抜粋テキスト:
****************************************

介護施設における両立支援と女性介護職のキャリア形成

研究課題

研究課題/領域番号 17K02088
研究機関実践女子大学

研究代表者

山根 純佳  実践女子大学, 人間社会学部, 准教授 (80581636)

研究期間 (年度) 2017-04-01 – 2020-03-31
キーワード介護保険制度 / ジェンダー / 24時間型施設 / マミー・トラック / ユニットケア
研究実績の概要

2017年度は,両立支援を実施している介護施設(特別養護老人ホーム,デイサービス)を計4回8日間訪問し,管理職,一般職26ケースの半構造化インタビュー調査(30分から1時間)を実施した.この調査遂行のための予算として,交通費,宿泊代,書き起こし外注費用,書き起こしデータの印刷・郵送費を使用した.
調査に関連して,対象施設における働き方改革会議への参加や分析結果を用いたセミナー(「介護施設における子育て支援」)等も実施した.分析結果については,日本労働社会学会研究例会,日本社会福祉学会北海道ブロック研究会において,「介護施設における両立支援とジェンダー:女性職における男性主流化のプロセス」として報告をおこない,分析の方法や調査手法についての意見交換をおこなった.
理論枠組みについては,職場におけるマネジメントとジェンダーを分析する枠組みとしてdoing gender概念の射程について海外での研究動向を検討した.doing genderは,規範的なジェンダーに関連づけて行為者が行為を達成するという側面を理解する概念として発展したが,本研究では,行為者が「規範的なジェンダー」に関連づけて解釈されたくない行為についても,他者によって規範的なジェンダー(「女性の嗜好」「女性の働き方」)によって解釈されるといった現象を理解するために有効であると位置づけた.この点については国際ジェンダー学会2017年大会ラウンドテーブル「男性性研究の最前線」のコメントにおいて整理・検討した.

現在までの達成度 (区分)
現在までの達成度 (区分)

2: おおむね順調に進展している

理由

2017年度の研究では,当初の目的である「女性介護職のキャリア形成」をめぐって以下の点を明らかにした.
本研究が対象とした事例においては,育児休業から復帰後に利用できる短時間勤務制度の定着により女性の定着率がアップしているが,妊娠時にリーダーや主任職をおりた女性が元の役職に戻る回路は閉ざされている.これは介護職以外で指摘される時短利用とマミー・トラックへの女性の滞留(中野2014)と同じ現象といえる.一方で,24時間介護施設の特徴は,1)勤務時間の短縮=夜勤免除も伴うため,「夜勤+残業=標準的働き方」である職場において子育て中職員が「脱標準化」されていく点,2) 時短勤務では,ユニットケアにおいて手厚い人員配置が必要とされる,朝7時と夕方18時代をカバーすることができないため,職場の人で不足感を増幅させている点にある.さらに3)介護職員たちは,リーダー職=マネジメント+フルタイム+人手不足をカバーする人材とみなしている.そのため,子育て中の職員がリーダー職に戻るハードルが高くなるという悪循環が起こっている.本研究ではこの現象を女性の脱主流化ととらえた.

****************************************

提供された情報:
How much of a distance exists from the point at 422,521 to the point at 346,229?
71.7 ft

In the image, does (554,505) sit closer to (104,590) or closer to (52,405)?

****************************************

取り組む問題:
a. 抜粋テキストの「調査に関連して,対象施設にお」から「いての意見交換をおこなった.」までを、始めと終わりの語句も含めて一字一句そのまま書き写してください。
b. 抜粋テキストを読んで、次の問いに答えてください。
(i) 2017年度に行ったインタビュー調査は、管理職と一般職で合わせて何ケースですか。
(ii) 研究期間はいつ終わりますか。
(iii) 現在までの達成度は、どの区分になっていますか。

各問の答え:
a.
調査に関連して,対象施設における働き方改革会議への参加や分析結果を用いたセミナー(「介護施設における子育て支援」)等も実施した.分析結果については,日本労働社会学会研究例会,日本社会福祉学会北海道ブロック研究会において,「介護施設における両立支援とジェンダー:女性職における男性主流化のプロセス」として報告をおこない,分析の方法や調査手法についての意見交換をおこなった.

b.
(i) 26ケース
(ii) 2020年3月31日
(iii) 2: おおむね順調に進展している